There are four guiding principles of the Thrive Approach:

  • Every child is a unique person, constantly developing and learning in different ways and at different rates, each with his/her own abilities, talents and potential to be fulfilled.
  • Children’s healthy development, emotional well-being and learning are crucially dependent upon, and promoted through, positive relationships.
  • Children flourish when they are confident, self-assured, capable and resilient.

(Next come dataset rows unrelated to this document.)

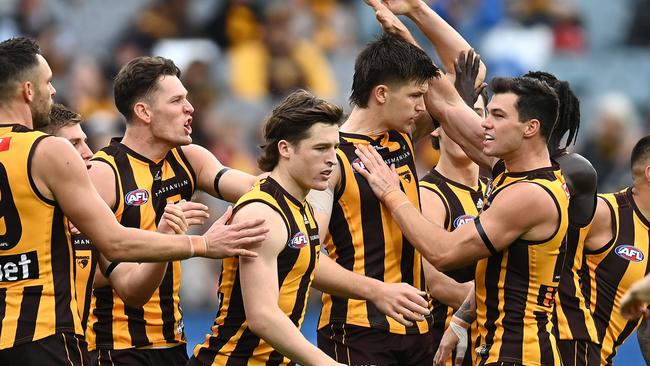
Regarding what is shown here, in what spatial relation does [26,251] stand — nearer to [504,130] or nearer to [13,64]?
[13,64]

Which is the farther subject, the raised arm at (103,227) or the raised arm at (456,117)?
the raised arm at (456,117)

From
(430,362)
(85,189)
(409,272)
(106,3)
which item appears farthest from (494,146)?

Children thrive in enabling environments, in which their individual development, learning experiences and needs are understood, responded to and supported through strong partnerships with parents/carers.

 


The Thrive Relate-Rupture-Repair Cycle

The Relate-Rupture-Repair Cycle is at the heart of building trusting and safe relationships between adults and children. The phases in this cycle are as follows;


 Relate

  • The ‘relate’ phase refers to the times in a relationship when we feel connected and attuned with one another
  • Things are going well, and we are making efforts to maintain this positive and mutually beneficial relationship.
  • We are effectively building a bridge of connection between ourselves and the other person.
  • Caregivers and their infants start building this bridge from before the baby is born and continue to build it after birth and throughout the child's life.
  • In the relate phase of the cycle, the adult can monitor their own emotional state and can regulate themselves to be optimally present and accessible for the child.
  • The adult can connect with the child and focus on their needs being met. The adult is present and can contain the child’s emotional experience for them.
  • The connection between the two is reciprocal.


 Rupture

  • The ‘rupture’ phase refers to those times in a relationship where there is a misunderstanding or when we don’t get it right for the other person and we feel like the relationship experiences a setback.
  • At this point the bridge of connection might feel weakened or more vulnerable.
  • Although we might think of ruptures as being problematic and therefore to be avoided where possible, in fact, they are an inevitable part of any relationship.
  • They become a crucial component in the relationship when the rupture is subsequently repaired because this helps to develop the child’s resilience.
  • Ongoing attunement between the emotionally available adult and the child will inevitably move through different phases, being at times fully synchronised and all-encompassing and at other times disconnected and misattuned.


Repair

  • The ‘repair’ phase of the cycle involves correcting the misunderstanding or misattunement of the rupture i.e. non-judgemental
  • We must try to share understanding of intentions, feelings, thoughts and actions in order to come back into relationship. Make your intentions transparent and communicated (think aloud).
  • The repair part of the cycle is an essential component of healthy growth, boosting our resilience and helping us to cope with challenges by giving us greater trust that difficulties can be resolved.
  • The emotionally available adult becomes aware that there is a misattunement between him/herself and the child.
  • The adult is able to deal appropriately with their own reaction, in that moment, to stay regulated
  • They are then able to reach out to the child and repair the rupture in their relationship.
  • The adult may do this by apologising and reaffirming the attuning and validating stance, and by demonstrating acceptance, curiosity and empathy to the child.
  • In this situation the adult has the capacity to stay steady and regulated in the presence of the dysregulated child.
  • By repairing the relationship, the child’s arousal state can settle and the relationship can continue in an attuned way. 
  • The adult must always repair the relationship, not the child.